#### TASK PROMPT
Write out, word for word, the line that contains "TID | Items |" and each line after it down to the last line of the data below. Include nothing more.

#### Collected data
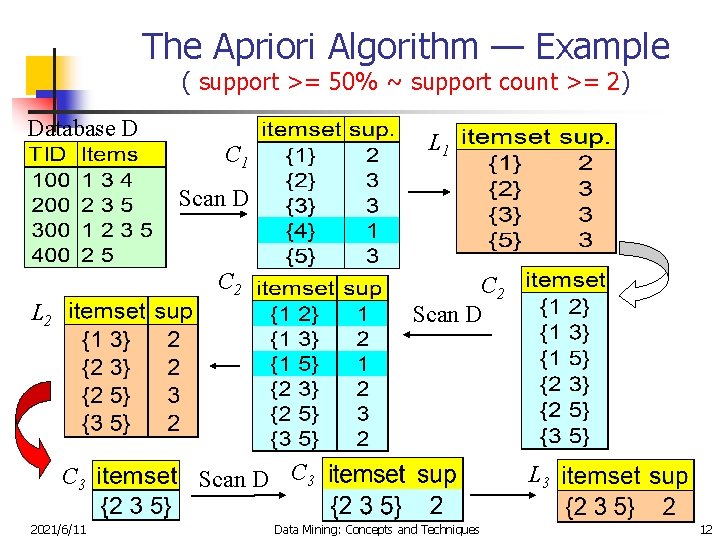 The Apriori Algorithm — Example
( support >= 50% ~ support count >= 2)

Database D

| TID | Items |
|---|---|
| 100 | 1 3 4 |
| 200 | 2 3 5 |
| 300 | 1 2 3 5 |
| 400 | 2 5 |

Scan D

$C_1$

| itemset | sup. |
|---|---|
| {1} | 2 |
| {2} | 3 |
| {3} | 3 |
| {4} | 1 |
| {5} | 3 |

$L_1$

| itemset | sup. |
|---|---|
| {1} | 2 |
| {2} | 3 |
| {3} | 3 |
| {5} | 3 |

$C_2$

| itemset |
|---|
| {1 2} |
| {1 3} |
| {1 5} |
| {2 3} |
| {2 5} |
| {3 5} |

Scan D

$C_2$

| itemset | sup |
|---|---|
| {1 2} | 1 |
| {1 3} | 2 |
| {1 5} | 1 |
| {2 3} | 2 |
| {2 5} | 3 |
| {3 5} | 2 |

$L_2$

| itemset | sup |
|---|---|
| {1 3} | 2 |
| {2 3} | 2 |
| {2 5} | 3 |
| {3 5} | 2 |

$C_3$

| itemset |
|---|
| {2 3 5} |

Scan D

$C_3$

| itemset | sup |
|---|---|
| {2 3 5} | 2 |

$L_3$

| itemset | sup |
|---|---|
| {2 3 5} | 2 |

2021/6/11 Data Mining: Concepts and Techniques 12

#### OUTPUT FOR THIS TASK
| TID | Items |
|---|---|
| 100 | 1 3 4 |
| 200 | 2 3 5 |
| 300 | 1 2 3 5 |
| 400 | 2 5 |

Scan D

$C_1$

| itemset | sup. |
|---|---|
| {1} | 2 |
| {2} | 3 |
| {3} | 3 |
| {4} | 1 |
| {5} | 3 |

$L_1$

| itemset | sup. |
|---|---|
| {1} | 2 |
| {2} | 3 |
| {3} | 3 |
| {5} | 3 |

$C_2$

| itemset |
|---|
| {1 2} |
| {1 3} |
| {1 5} |
| {2 3} |
| {2 5} |
| {3 5} |

Scan D

$C_2$

| itemset | sup |
|---|---|
| {1 2} | 1 |
| {1 3} | 2 |
| {1 5} | 1 |
| {2 3} | 2 |
| {2 5} | 3 |
| {3 5} | 2 |

$L_2$

| itemset | sup |
|---|---|
| {1 3} | 2 |
| {2 3} | 2 |
| {2 5} | 3 |
| {3 5} | 2 |

$C_3$

| itemset |
|---|
| {2 3 5} |

Scan D

$C_3$

| itemset | sup |
|---|---|
| {2 3 5} | 2 |

$L_3$

| itemset | sup |
|---|---|
| {2 3 5} | 2 |

2021/6/11 Data Mining: Concepts and Techniques 12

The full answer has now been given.